秋の結婚式では、少しあたたかいオータムカラーのお花が人気です。
年間を通して出回っているバラやトルコキキョウなどに加えて、赤い実物ブラックベリーワレモコウなど秋らしさの出る種類の植物を少しポイントに入れることで、フラワーデザイン全体の雰囲気が秋らしくガラリとかわります。
ダークブラウンのチョコレートコスモス、あたたかい質感のケイトウ、アンティークな色合いの秋色アジサイなど、秋らしい色のお花を取り入れることで秋のイメージを演出します。

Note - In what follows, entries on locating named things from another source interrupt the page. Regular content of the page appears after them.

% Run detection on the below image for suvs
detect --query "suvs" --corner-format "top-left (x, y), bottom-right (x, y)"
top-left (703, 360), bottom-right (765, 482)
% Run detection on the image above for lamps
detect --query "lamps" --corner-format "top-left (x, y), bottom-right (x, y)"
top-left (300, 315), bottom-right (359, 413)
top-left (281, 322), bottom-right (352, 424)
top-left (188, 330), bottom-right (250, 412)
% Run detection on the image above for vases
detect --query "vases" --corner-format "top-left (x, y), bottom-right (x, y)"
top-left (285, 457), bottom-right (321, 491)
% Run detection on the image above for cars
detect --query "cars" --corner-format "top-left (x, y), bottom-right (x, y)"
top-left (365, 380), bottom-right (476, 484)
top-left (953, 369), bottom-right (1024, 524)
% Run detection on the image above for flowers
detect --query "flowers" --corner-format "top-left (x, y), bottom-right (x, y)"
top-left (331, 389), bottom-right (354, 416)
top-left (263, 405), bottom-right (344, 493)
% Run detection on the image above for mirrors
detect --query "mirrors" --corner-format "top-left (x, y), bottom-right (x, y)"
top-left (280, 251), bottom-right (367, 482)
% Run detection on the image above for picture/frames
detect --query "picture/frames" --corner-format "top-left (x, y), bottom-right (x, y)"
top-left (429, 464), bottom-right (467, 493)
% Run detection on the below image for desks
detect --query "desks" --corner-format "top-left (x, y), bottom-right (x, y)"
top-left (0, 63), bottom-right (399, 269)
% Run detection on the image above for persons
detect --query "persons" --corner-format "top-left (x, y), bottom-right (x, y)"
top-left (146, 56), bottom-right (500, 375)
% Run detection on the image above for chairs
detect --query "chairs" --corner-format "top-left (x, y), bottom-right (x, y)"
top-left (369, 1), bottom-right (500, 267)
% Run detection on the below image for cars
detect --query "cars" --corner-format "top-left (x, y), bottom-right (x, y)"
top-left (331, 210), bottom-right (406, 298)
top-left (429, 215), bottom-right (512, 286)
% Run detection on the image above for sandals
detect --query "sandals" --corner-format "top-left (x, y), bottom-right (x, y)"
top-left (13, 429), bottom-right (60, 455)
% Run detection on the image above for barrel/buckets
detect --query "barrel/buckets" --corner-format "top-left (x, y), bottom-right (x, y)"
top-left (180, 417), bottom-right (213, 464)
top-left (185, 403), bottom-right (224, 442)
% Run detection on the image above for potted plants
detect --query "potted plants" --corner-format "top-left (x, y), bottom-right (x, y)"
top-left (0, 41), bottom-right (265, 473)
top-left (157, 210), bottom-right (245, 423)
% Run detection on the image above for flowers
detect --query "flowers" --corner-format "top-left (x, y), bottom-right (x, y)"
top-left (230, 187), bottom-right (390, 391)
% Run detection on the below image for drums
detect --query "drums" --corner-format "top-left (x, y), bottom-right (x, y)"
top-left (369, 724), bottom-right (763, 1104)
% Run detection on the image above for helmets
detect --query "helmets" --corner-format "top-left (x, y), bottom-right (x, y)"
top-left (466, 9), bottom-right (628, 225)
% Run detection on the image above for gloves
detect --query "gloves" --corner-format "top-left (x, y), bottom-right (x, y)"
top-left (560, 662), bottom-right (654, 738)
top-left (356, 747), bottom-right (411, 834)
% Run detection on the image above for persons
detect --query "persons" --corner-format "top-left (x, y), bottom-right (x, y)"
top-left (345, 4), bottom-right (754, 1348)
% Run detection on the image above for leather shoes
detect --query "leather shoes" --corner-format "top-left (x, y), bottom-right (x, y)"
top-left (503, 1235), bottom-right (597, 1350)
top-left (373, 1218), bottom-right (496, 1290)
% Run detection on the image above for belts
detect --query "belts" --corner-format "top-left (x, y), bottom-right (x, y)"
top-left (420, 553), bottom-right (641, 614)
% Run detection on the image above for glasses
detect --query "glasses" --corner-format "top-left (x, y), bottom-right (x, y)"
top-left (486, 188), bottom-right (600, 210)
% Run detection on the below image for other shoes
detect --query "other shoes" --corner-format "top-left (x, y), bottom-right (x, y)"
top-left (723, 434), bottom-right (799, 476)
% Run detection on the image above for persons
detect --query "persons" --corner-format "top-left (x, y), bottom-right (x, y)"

関連記事:秋の花を使ったフラワーアレンジメント|上手な花材の選び方

冬の結婚式で人気のお花

クリスマスツリーの見える部屋に飾ってある赤いクリスマスフラワーアレンジメント

冬は、クリスマスシーズンであればバラやカーネーション、ガーベラなどオールシーズンのお花でも赤や白などの色使いによってクリスマスらしさを演出します。

冬のフラワーデザインでは葉物もとても重要で、光沢のあるグリーンや明るいライトグリーンの葉物を使うよりは、シルバー系の色味やマットな質感のグリーン、フワフワと小さな毛で覆われた質感のラムズイヤーなどを用いることによって冬らしいイメージになります。

冬に咲くクリスマスローズ、フェルト生地のような質感のフランネルフラワーなども冬の結婚式にオススメのお花です。

まとめ

 

結婚式に用いたいお花の種類はまだまだたくさんありますが、今回は特に代表的なものや定番で人気のものをご紹介しました。

年間を通して出回っているお花でも、季節によって花の大きさやボリュームに差があります。また、水につけていなくても長時間耐えられるお花や、すぐにぐったりしてしまうお花などそれぞれの特徴があり向き不向きがあります。

結婚式のお花を決めるときにはフローリストにイメージを伝え、季節や花言葉、デザイン、予算と全ての要素を共有することが、理想のコーディネートを実現するための大切なポイントです。